There are many and my opinions here are likely to be quite limited and should not deter you from carrying out research in completely different directions.

• Build a vibrant community for people working on AI for maths research.
  • Lower the entry barrier for people. MATH-AI is still a hazardous and messy place
    • Where are the entry points? What are the benchmarks?
    • Why do I need to do metaprogramming in Lean or Scala + ML to get anything to work?
    • To grow MATH-AI as a scientific field, these central practices need defining.
  • Make basic research tools more available and low-cost
    • Running basic proof search that was SOTA in 2022 still seems elusive for academics
      • The HTPS project had 400 GPUs training for 2 weeks, a dedicated CPU cluster to host Lean servers, and a stellar team to build the search so it was an engineering feast.
      • But 1.5 years later, we have: better and more efficient pre-trained models, better quantisation techniques, Lean4 that is much faster in performance and hence doesn’t hurt if it runs on cpus attached to GPUs, and a much larger community.
      • We should be able to reproduce it and have something similar that runs on an M1 or even cpus.
• Train a verifier that works beyond simple arithmetic reasoning.
  • It’s unclear what data/architecture is needed for a good verifier. Even within some company very focused on mathematical reasoning, there are different opinions about what the right way to do it is, formal or informal.
  • Formal signals are nice because they are guaranteed to be “signals”, though very conservative and not flexible.
  • I have less confidence than before the conference that fine-tuning a (currently existing) pretrained LLM can result in a good verifier. This is because most popular LLMs are pretrained on and imitating large internet corpora, which cannot be expected to induce mathematical reasoning capabilities. Fine-tuning can inject more knowledge into the LLMs, or even shift the LLM into the more maths-loving mode. But picking up complicated novel skills such as maths is probably quite hard.
  • Just pick your preferred way and do it! We need to try out both at some stage!
• Get data for “how the sausage is made” for mathematical proofs.
  • Mathematicians often demolish the scaffolding after the house is built. This means there are only proofs without any trial-and-error in the literature. This is not great for reasoning.
  • Use LLMs to construct the missing traces.
  • Maybe encourage mathematicians to elaborate (as advocated by Timothy Gowers at some point) is easier?
• Elicit and utilise abstract knowledge/skills.
  • There are some abstract skills and lots of data can be seen as instantiations of them. The question is how to extract and apply them.

- _Exercise data_
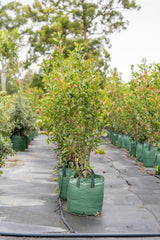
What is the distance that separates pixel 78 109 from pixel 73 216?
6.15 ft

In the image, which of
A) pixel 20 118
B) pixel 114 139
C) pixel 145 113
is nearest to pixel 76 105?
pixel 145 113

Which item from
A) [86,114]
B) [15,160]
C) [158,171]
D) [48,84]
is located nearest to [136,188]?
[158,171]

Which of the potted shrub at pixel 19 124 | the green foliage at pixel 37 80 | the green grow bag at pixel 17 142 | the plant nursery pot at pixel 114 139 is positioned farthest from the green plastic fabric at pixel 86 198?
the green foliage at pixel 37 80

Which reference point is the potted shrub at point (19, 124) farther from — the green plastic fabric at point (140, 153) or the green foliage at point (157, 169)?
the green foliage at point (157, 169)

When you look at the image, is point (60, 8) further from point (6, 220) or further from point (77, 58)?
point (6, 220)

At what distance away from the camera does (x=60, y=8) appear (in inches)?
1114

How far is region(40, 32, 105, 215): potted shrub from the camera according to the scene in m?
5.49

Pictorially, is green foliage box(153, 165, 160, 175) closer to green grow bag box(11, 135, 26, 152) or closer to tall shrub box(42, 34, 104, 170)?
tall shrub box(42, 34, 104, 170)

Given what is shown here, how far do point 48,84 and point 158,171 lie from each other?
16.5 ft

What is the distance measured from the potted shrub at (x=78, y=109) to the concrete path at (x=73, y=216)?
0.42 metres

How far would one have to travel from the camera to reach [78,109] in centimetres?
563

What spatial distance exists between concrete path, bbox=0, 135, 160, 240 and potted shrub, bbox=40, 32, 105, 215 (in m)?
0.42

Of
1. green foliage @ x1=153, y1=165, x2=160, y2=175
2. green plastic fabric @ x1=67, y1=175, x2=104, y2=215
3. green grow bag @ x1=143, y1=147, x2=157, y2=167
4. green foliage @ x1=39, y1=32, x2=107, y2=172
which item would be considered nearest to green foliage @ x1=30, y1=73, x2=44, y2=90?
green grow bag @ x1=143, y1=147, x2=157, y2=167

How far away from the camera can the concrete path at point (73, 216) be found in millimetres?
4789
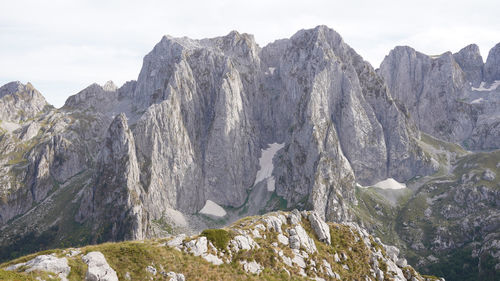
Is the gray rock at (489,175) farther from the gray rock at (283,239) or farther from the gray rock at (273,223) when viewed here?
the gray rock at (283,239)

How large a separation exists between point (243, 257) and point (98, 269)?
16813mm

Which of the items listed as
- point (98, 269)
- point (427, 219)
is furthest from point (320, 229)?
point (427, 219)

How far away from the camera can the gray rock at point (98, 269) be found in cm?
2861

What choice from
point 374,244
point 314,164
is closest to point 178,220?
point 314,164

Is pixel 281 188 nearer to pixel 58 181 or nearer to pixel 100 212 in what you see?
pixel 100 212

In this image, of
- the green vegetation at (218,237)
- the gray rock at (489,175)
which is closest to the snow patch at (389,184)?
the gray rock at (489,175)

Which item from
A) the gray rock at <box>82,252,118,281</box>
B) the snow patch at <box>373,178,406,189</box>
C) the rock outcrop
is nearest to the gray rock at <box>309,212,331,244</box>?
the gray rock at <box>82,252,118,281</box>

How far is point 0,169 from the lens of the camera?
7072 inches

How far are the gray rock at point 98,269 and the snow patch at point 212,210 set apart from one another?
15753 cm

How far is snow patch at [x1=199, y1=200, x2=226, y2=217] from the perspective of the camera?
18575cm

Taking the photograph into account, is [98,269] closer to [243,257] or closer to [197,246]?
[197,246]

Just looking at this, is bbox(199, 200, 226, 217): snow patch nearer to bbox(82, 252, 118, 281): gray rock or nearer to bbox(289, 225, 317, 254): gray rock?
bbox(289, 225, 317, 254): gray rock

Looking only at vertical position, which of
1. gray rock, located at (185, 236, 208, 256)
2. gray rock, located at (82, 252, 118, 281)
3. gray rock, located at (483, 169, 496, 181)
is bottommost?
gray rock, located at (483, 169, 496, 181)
--
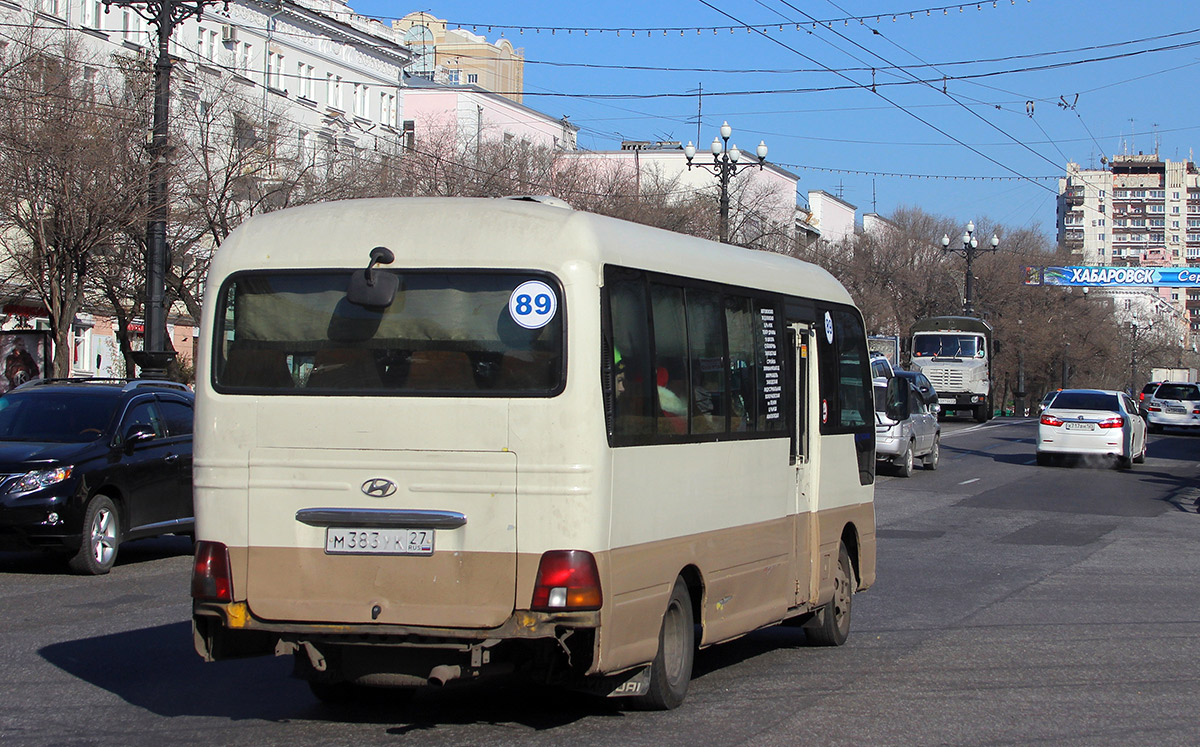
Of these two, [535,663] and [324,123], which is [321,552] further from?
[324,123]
* * *
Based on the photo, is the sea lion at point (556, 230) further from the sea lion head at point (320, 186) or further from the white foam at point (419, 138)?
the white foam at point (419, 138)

- _Task statement_
Transcribe the text on AI for math research between "There are many" and "practices need defining.", inclusive. The listings above are separate material, unrelated to the text on AI for math research.

- _Solved problem_
There are many and my opinions here are likely to be quite limited and should not deter you from carrying out research in completely different directions.

• Build a vibrant community for people working on AI for maths research.
  • Lower the entry barrier for people. MATH-AI is still a hazardous and messy place
    • Where are the entry points? What are the benchmarks?
    • Why do I need to do metaprogramming in Lean or Scala + ML to get anything to work?
    • To grow MATH-AI as a scientific field, these central practices need defining.